Morte leva TJ a suspender processo contra banco

Por unanimidade de votos, a 1ª Câmara Cível seguiu voto do desembargador Leobino Valente Chaves e julgou prejudicado recurso interposto por Glauco de Sousa e Silva em desfavor do Banco REAL S.A. Glauco havia recorrido ao Tribunal para ser indenizado por danos morais e materiais, mas durante o curso do processo ocorreu sua morte, tendo o relator anulado os atos praticados após o óbito.

Por unanimidade de votos, a 1ª Câmara Cível seguiu voto do desembargador Leobino Valente Chaves e julgou prejudicado recurso interposto por Glauco de Sousa e Silva em desfavor do Banco REAL S.A. Glauco havia recorrido ao Tribunal para ser indenizado por danos morais e materiais, mas durante o curso do processo ocorreu sua morte, tendo o relator anulado os atos praticados após o óbito.

O desembargador ressaltou que desde a data da morte de Glauco a marcha processual deveria ter sido suspensa, sobrevindo substituição processual por meio da regular habilitação dos sucessores ou pelo espólio. Para o relator, como não houve providências para garantir a sucessão processual isso implicou a nulidade dos atos então praticados.

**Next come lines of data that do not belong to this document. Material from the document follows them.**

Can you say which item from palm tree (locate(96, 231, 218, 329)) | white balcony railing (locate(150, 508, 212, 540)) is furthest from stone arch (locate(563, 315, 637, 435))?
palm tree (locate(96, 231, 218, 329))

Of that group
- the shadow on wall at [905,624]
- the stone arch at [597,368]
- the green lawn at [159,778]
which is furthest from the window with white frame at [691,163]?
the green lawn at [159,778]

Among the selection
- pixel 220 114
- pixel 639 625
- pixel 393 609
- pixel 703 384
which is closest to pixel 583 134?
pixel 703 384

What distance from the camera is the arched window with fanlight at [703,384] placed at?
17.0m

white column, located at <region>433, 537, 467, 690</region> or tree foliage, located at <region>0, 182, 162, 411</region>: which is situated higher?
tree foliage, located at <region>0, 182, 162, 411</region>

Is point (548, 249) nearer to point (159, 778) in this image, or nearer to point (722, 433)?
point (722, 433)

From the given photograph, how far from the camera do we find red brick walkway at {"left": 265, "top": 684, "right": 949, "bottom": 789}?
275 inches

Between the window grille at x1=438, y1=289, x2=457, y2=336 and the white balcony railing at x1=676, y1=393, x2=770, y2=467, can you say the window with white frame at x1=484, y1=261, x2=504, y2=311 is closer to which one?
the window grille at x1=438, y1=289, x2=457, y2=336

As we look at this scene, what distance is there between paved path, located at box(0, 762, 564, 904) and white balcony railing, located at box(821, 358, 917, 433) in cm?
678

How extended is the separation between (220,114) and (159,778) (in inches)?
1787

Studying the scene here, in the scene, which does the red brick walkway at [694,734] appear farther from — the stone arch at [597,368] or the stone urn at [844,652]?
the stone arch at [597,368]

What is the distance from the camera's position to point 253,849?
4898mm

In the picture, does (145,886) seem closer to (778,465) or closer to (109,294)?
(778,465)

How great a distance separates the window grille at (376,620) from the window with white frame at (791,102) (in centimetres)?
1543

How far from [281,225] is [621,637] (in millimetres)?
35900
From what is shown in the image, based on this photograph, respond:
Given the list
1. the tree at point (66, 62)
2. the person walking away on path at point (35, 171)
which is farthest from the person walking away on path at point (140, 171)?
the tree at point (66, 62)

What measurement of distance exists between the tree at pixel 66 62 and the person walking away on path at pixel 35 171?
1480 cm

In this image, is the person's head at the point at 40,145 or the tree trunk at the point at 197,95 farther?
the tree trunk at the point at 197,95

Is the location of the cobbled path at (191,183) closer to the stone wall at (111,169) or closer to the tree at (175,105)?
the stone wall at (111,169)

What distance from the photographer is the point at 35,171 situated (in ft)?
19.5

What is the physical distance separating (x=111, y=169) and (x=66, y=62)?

Glauco e sua mulher morreram em acidente automobilístico, deixando apenas uma filha menor de idade. Como não sobreveio nenhuma providência que pudesse ocasionar a representação da menor no processo, o relator destacou que a análise do recurso ficou prejudicada. “O processo deve ser suspenso no caso de morte ou perda da capacidade processual de qualquer das partes, a fim de que se processe a habilitação dos herdeiros, sob pena de nulidade”, enfatizou Leobino Valente.

EMENTA

A ementa recebeu a seguinte redação: “Apelação Cível. Ação de Indenização por Danos Morais e Materiais. Falecimento do Autor. Não Suspensão do Processo. Ausência de Sucessão. Herdeira Menor. Julgamento. Nulidade Declarada de Ofício. 1- A morte de qualquer das partes enseja a suspensão do processo, na forma do art. 265, I, do CPC, visando a respectiva substituição (art. 43 do CPC) e habilitação dos herdeiros ou sucessores do falecido, na forma da lei (art. 1.055 do CPC). 2- A não- suspensão do processo, no caso de falecimento do autor, provoca a nulidade ex tunc de todos os atos a partir do primeiro praticado, inclusive, sem observância das exigências legais, incluindo a sentença, cuja nulidade pode e deve ser declarada de ofício, mormente quando há herdeira absolutamente incapaz, exigindo formalidades próprias, como a intervenção ministerial e a regular representação legal da menor, inclusive órfã e pai e mãe. Nulidade Declarada de Ofício. Recurso de Apelação Prejudicado.” Apelação Cível nº 111112-8/188(200701768970). Acórdão de 17 de julho deste ano. (Lea Alves)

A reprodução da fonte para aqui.